Bundeskanzler Schröder erklärt im Fernsehen: “Wir führen keinen Krieg, aber wir sind aufgerufen eine friedliche Lösung im Kosovo auch mit militärischen Mitteln durchzusetzen.” 78 Tage führte die NATO dann Krieg gegen Jugoslawien – nicht nur mit Bomben.
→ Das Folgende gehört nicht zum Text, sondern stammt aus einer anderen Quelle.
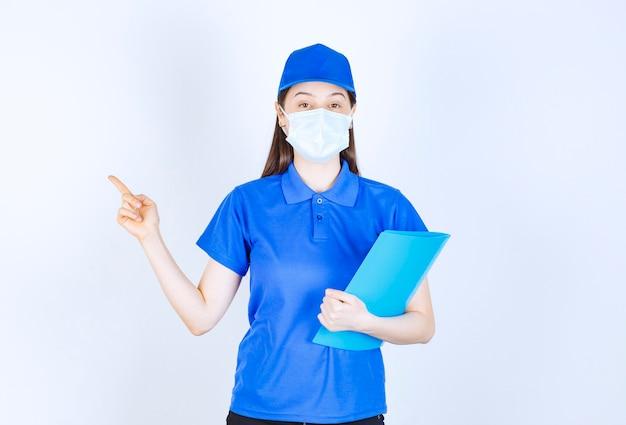 Zdjęcie młodej kobiety w masce medycznej trzymając folder i wskazując palcem na bok.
NATO-Sprecher Shea bringt es im Film auf den Punkt. “Dieser Krieg war auch ein Kampf um die Bilder.”

Nur aus einem Grund durften deutsche Soldaten am Krieg teilnehmen und der hiess: Abwendung einer humanitären Katastrophe. Doch war dieses Szenario – vor dem Bombardement der NATO – im Kosovo anzutreffen? Gab es die ethnischen Säuberungen wirklich schon vor dem Krieg? Heute sagt Norma Brown, enge Mitarbeiterin von OSZE-Chef William Walker: “Die humanitäre Katastrophe im Kosovo gab es erst durch die NATO-Luftangriffe. Dass diese die Katastrophe auslösen würde, wussten alle bei der NATO, der OSZE und bei unserer Beobachter-Gruppe.” Der Krieg im Kosovo – geführt im Namen der Menschlichkeit – begann mit einer Lüge.

Drei Jahre nach dem Krieg ist die Öffentlichkeit um einiges klüger. Den story-Autoren Angerer und Werth ist es gelungen, hochrangige Militärs bei Bundeswehr und NATO zu befragen, die an den Kriegsvorbereitungen unmittelbar beteiligt waren. Sie sprachen mit Beratern der US-Regierung, dem damaligen NATO-Sprecher Jamie Shea und mit Verteidigungsminister Rudolf Scharping. Vor allem aber unternahmen sie aufwendige Recherchen vor Ort im Kosovo. Herausgekommen ist: ein Lehrstück in Sachen Kriegspropaganda – made in Germany.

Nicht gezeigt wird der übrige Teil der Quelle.